Entradas armazenadas

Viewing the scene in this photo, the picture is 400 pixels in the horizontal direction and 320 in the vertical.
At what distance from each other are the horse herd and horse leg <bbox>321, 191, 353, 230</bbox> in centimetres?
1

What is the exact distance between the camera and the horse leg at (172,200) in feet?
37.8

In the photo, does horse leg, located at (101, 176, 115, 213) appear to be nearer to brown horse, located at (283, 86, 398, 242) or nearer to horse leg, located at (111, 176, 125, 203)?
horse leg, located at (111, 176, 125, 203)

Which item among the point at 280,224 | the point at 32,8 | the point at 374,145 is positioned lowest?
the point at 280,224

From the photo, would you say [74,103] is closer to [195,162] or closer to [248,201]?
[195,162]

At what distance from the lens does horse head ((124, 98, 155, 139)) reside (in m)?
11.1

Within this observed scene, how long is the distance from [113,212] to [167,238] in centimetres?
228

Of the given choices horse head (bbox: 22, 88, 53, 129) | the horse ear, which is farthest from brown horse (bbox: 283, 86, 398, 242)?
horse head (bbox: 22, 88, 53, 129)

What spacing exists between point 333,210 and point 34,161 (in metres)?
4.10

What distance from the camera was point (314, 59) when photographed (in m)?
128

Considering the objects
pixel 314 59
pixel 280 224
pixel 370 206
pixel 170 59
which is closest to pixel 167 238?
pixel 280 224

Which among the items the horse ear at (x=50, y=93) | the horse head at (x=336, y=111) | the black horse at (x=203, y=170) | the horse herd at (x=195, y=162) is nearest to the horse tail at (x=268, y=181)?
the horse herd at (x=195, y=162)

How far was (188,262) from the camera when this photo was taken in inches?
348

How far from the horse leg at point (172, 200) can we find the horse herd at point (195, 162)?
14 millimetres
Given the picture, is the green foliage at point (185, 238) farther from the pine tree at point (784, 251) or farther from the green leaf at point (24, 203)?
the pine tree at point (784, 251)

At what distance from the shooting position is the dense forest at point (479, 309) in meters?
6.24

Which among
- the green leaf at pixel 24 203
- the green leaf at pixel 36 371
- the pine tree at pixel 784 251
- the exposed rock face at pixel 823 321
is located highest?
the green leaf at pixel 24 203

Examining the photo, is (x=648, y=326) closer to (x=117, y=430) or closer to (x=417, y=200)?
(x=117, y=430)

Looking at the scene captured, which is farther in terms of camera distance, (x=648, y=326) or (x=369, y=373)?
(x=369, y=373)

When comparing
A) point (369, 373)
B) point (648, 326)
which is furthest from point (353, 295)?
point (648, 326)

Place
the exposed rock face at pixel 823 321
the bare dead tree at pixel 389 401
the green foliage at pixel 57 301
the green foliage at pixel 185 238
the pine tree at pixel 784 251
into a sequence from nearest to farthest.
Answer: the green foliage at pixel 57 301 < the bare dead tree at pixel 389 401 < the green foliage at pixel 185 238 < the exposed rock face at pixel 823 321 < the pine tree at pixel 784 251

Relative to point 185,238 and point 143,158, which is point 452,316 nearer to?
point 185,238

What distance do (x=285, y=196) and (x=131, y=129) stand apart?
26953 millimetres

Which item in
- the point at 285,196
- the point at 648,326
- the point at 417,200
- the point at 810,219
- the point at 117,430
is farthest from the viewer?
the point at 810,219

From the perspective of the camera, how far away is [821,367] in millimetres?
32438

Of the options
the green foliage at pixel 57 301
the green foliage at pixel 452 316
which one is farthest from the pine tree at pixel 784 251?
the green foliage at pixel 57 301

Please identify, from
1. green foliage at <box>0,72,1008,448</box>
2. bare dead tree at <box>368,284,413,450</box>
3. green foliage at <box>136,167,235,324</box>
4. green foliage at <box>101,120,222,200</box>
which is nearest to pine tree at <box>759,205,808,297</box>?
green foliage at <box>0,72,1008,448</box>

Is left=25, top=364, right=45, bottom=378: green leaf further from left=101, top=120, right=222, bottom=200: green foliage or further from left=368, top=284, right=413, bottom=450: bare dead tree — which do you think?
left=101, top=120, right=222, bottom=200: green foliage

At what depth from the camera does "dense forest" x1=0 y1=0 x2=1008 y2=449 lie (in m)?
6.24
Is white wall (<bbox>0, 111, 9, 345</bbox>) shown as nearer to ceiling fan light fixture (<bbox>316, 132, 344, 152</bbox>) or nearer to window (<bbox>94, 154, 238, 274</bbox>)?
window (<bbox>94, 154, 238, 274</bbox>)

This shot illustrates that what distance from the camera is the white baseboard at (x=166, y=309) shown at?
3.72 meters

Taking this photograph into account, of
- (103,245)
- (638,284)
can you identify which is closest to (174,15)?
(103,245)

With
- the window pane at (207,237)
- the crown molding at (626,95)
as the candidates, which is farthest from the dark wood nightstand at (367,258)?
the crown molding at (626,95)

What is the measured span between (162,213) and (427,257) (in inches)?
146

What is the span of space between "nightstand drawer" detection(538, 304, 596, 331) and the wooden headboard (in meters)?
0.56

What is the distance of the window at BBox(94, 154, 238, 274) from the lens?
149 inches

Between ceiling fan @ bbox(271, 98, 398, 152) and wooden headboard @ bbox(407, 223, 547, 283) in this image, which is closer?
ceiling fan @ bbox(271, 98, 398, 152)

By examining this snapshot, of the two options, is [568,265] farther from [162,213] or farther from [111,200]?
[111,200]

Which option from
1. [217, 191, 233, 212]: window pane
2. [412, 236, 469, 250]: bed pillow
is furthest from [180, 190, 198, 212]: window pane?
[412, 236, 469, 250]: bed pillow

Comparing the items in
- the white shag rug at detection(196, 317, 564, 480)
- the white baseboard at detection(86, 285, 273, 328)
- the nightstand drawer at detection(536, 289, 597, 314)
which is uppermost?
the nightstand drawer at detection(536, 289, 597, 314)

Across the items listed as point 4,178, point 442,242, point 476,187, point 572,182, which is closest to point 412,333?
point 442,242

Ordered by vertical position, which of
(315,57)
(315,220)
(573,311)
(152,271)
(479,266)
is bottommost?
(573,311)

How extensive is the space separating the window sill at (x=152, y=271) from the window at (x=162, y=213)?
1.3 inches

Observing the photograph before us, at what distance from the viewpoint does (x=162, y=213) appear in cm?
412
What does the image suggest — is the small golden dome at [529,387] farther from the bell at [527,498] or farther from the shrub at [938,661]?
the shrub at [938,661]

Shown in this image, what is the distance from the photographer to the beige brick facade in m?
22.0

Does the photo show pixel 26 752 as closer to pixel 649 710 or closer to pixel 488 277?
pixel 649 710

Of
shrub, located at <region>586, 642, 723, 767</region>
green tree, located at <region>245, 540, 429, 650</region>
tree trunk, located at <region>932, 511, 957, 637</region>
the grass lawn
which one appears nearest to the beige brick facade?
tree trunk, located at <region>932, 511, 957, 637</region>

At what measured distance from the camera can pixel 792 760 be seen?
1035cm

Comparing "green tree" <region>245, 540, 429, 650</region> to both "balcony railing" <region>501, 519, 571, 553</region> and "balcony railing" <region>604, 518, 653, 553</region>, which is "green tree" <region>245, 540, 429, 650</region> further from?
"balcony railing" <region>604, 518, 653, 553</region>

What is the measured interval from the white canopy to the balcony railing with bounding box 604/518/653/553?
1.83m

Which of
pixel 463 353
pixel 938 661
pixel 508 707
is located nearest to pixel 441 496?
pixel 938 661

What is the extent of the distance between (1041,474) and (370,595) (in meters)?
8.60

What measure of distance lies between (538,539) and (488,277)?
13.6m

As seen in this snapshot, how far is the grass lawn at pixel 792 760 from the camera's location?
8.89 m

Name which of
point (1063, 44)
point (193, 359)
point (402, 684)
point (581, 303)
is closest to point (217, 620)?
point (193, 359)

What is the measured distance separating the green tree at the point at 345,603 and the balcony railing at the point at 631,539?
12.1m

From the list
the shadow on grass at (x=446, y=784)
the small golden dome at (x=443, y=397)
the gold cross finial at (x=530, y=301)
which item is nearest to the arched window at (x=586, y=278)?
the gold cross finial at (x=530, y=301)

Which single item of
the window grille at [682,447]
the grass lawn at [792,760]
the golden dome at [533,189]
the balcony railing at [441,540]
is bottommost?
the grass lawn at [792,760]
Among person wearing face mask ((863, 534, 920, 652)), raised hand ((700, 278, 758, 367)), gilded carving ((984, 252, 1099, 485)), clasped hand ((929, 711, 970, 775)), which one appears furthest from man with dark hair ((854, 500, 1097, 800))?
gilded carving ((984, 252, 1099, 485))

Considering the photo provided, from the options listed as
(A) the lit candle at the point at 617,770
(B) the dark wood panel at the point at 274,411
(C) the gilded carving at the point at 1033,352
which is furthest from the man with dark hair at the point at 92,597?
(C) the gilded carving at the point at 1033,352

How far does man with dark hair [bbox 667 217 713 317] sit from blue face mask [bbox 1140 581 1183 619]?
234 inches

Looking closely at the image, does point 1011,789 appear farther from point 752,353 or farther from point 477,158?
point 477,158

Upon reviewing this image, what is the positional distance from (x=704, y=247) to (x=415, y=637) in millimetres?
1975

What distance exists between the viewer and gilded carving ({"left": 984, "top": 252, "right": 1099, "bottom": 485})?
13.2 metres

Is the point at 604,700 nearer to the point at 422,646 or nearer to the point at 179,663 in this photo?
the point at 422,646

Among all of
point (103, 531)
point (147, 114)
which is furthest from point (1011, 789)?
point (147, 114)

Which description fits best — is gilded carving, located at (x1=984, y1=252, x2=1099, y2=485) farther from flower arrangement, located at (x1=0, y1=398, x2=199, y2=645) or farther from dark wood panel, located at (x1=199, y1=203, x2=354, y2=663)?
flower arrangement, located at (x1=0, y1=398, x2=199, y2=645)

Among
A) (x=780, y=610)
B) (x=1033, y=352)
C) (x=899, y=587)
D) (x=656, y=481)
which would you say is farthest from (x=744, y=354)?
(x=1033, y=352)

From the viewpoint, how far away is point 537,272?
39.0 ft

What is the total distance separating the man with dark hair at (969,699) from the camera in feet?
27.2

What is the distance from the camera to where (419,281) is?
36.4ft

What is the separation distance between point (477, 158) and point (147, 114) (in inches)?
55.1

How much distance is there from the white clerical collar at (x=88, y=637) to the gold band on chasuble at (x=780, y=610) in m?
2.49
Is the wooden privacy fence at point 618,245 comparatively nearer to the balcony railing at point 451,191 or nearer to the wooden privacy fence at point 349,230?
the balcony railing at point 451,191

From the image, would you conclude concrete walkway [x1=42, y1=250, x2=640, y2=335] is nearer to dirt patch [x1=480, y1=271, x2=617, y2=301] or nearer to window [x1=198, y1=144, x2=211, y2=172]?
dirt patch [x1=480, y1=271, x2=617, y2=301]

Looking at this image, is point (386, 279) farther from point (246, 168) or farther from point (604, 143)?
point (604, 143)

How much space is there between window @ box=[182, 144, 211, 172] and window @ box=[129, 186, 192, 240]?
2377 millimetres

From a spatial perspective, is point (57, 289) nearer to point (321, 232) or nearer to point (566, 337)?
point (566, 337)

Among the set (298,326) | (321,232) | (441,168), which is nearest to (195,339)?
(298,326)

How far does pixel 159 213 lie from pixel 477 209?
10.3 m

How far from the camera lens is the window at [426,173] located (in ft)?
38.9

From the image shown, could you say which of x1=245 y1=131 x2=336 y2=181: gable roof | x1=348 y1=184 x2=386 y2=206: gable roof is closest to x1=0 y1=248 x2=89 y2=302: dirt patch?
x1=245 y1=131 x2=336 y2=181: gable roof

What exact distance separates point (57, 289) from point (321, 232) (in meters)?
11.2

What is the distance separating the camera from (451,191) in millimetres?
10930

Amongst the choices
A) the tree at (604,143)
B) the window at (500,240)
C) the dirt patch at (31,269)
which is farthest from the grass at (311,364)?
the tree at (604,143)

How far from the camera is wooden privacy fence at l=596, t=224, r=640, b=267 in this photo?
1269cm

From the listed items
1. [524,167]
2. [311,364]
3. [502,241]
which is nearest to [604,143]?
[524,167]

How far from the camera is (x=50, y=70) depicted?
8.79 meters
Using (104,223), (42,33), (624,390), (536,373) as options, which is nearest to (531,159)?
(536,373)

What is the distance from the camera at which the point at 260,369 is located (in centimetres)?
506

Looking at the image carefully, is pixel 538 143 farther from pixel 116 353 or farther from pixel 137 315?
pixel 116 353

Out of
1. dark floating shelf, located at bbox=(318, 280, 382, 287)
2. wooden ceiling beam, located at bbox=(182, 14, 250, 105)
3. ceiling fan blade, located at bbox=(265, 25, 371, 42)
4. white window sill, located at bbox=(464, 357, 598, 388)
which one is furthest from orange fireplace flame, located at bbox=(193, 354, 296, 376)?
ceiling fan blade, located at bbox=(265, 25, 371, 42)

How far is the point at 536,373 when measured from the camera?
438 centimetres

INSTRUÇÕES DA TAREFA:
Reescreva integralmente todas as linhas, desde a que contém "Upon reviewing this" até a que contém "13.2 metres", ambas incluídas, reescalonando as distâncias dadas nas respostas pelo fator 1,65 e deixando o restante como está. Arredonde cada distância ao mesmo número de casas decimais do original, com as metades para cima.

RESULTADO:
Upon reviewing this image, what is the positional distance from (x=704, y=247) to (x=415, y=637) in millimetres?
3259

What distance exists between the viewer and gilded carving ({"left": 984, "top": 252, "right": 1099, "bottom": 485})?
21.8 metres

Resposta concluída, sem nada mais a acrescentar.